[Data records]
★ ★ ★ ★

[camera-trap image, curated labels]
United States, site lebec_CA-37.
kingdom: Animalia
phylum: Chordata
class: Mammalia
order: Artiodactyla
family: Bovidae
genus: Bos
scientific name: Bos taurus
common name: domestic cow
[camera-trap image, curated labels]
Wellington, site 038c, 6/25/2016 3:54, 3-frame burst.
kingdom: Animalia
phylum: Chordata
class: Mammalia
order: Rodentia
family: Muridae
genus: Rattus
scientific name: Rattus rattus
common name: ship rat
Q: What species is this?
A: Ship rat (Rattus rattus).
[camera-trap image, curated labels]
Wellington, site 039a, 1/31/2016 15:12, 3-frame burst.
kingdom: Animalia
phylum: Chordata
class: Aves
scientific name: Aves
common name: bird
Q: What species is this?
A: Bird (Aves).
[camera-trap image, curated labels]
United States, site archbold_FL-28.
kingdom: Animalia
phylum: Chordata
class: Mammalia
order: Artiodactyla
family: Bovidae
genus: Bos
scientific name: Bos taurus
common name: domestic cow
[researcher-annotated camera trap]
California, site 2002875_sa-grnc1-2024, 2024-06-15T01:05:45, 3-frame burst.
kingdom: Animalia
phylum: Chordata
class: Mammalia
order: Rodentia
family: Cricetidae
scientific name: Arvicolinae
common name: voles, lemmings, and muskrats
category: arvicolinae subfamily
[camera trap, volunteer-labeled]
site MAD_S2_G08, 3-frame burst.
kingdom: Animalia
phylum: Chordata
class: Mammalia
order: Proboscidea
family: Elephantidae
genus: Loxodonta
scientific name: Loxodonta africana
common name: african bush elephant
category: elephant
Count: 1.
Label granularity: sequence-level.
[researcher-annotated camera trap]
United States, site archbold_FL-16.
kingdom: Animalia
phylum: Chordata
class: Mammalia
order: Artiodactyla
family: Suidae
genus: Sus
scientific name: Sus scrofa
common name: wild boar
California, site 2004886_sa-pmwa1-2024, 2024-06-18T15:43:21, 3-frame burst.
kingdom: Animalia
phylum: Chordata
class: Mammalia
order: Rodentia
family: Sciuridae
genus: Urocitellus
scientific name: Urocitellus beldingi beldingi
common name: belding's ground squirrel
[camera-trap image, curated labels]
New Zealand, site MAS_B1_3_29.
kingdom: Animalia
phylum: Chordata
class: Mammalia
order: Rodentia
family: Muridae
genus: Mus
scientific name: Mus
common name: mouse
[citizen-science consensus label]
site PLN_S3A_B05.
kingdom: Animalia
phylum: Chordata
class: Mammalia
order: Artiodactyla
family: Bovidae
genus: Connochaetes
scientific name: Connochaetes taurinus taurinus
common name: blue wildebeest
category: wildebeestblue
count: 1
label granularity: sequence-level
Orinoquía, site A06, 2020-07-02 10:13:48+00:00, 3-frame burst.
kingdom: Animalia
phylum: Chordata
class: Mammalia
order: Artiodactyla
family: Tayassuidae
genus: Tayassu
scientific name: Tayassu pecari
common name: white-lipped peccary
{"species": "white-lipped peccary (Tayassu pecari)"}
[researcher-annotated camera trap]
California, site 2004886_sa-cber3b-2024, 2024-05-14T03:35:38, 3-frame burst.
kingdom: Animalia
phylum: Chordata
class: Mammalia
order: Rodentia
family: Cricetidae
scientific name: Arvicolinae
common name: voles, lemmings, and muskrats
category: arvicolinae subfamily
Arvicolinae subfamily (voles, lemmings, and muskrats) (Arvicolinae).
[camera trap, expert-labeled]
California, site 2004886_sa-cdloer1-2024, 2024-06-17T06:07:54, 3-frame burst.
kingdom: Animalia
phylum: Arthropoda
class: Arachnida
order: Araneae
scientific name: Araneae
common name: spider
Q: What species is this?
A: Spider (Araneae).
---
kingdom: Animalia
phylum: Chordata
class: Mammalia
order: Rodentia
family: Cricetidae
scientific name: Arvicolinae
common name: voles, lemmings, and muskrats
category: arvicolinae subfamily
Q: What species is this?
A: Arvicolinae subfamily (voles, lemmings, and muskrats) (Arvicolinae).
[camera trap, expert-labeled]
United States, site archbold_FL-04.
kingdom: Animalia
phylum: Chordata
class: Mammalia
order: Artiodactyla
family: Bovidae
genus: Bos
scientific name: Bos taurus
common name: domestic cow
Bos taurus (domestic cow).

★ ★ ★ ★

Return the data exactly, every line included.

[camera-trap image, curated labels]
United States, site lebec_CA-37.
kingdom: Animalia
phylum: Chordata
class: Mammalia
order: Artiodactyla
family: Bovidae
genus: Bos
scientific name: Bos taurus
common name: domestic cow
[camera-trap image, curated labels]
Wellington, site 038c, 6/25/2016 3:54, 3-frame burst.
kingdom: Animalia
phylum: Chordata
class: Mammalia
order: Rodentia
family: Muridae
genus: Rattus
scientific name: Rattus rattus
common name: ship rat
Q: What species is this?
A: Ship rat (Rattus rattus).
[camera-trap image, curated labels]
Wellington, site 039a, 1/31/2016 15:12, 3-frame burst.
kingdom: Animalia
phylum: Chordata
class: Aves
scientific name: Aves
common name: bird
Q: What species is this?
A: Bird (Aves).
[camera-trap image, curated labels]
United States, site archbold_FL-28.
kingdom: Animalia
phylum: Chordata
class: Mammalia
order: Artiodactyla
family: Bovidae
genus: Bos
scientific name: Bos taurus
common name: domestic cow
[researcher-annotated camera trap]
California, site 2002875_sa-grnc1-2024, 2024-06-15T01:05:45, 3-frame burst.
kingdom: Animalia
phylum: Chordata
class: Mammalia
order: Rodentia
family: Cricetidae
scientific name: Arvicolinae
common name: voles, lemmings, and muskrats
category: arvicolinae subfamily
[camera trap, volunteer-labeled]
site MAD_S2_G08, 3-frame burst.
kingdom: Animalia
phylum: Chordata
class: Mammalia
order: Proboscidea
family: Elephantidae
genus: Loxodonta
scientific name: Loxodonta africana
common name: african bush elephant
category: elephant
Count: 1.
Label granularity: sequence-level.
[researcher-annotated camera trap]
United States, site archbold_FL-16.
kingdom: Animalia
phylum: Chordata
class: Mammalia
order: Artiodactyla
family: Suidae
genus: Sus
scientific name: Sus scrofa
common name: wild boar
California, site 2004886_sa-pmwa1-2024, 2024-06-18T15:43:21, 3-frame burst.
kingdom: Animalia
phylum: Chordata
class: Mammalia
order: Rodentia
family: Sciuridae
genus: Urocitellus
scientific name: Urocitellus beldingi beldingi
common name: belding's ground squirrel
[camera-trap image, curated labels]
New Zealand, site MAS_B1_3_29.
kingdom: Animalia
phylum: Chordata
class: Mammalia
order: Rodentia
family: Muridae
genus: Mus
scientific name: Mus
common name: mouse
[citizen-science consensus label]
site PLN_S3A_B05.
kingdom: Animalia
phylum: Chordata
class: Mammalia
order: Artiodactyla
family: Bovidae
genus: Connochaetes
scientific name: Connochaetes taurinus taurinus
common name: blue wildebeest
category: wildebeestblue
count: 1
label granularity: sequence-level
Orinoquía, site A06, 2020-07-02 10:13:48+00:00, 3-frame burst.
kingdom: Animalia
phylum: Chordata
class: Mammalia
order: Artiodactyla
family: Tayassuidae
genus: Tayassu
scientific name: Tayassu pecari
common name: white-lipped peccary
{"species": "white-lipped peccary (Tayassu pecari)"}
[researcher-annotated camera trap]
California, site 2004886_sa-cber3b-2024, 2024-05-14T03:35:38, 3-frame burst.
kingdom: Animalia
phylum: Chordata
class: Mammalia
order: Rodentia
family: Cricetidae
scientific name: Arvicolinae
common name: voles, lemmings, and muskrats
category: arvicolinae subfamily
Arvicolinae subfamily (voles, lemmings, and muskrats) (Arvicolinae).
[camera trap, expert-labeled]
California, site 2004886_sa-cdloer1-2024, 2024-06-17T06:07:54, 3-frame burst.
kingdom: Animalia
phylum: Arthropoda
class: Arachnida
order: Araneae
scientific name: Araneae
common name: spider
Q: What species is this?
A: Spider (Araneae).
---
kingdom: Animalia
phylum: Chordata
class: Mammalia
order: Rodentia
family: Cricetidae
scientific name: Arvicolinae
common name: voles, lemmings, and muskrats
category: arvicolinae subfamily
Q: What species is this?
A: Arvicolinae subfamily (voles, lemmings, and muskrats) (Arvicolinae).
[camera trap, expert-labeled]
United States, site archbold_FL-04.
kingdom: Animalia
phylum: Chordata
class: Mammalia
order: Artiodactyla
family: Bovidae
genus: Bos
scientific name: Bos taurus
common name: domestic cow
Bos taurus (domestic cow).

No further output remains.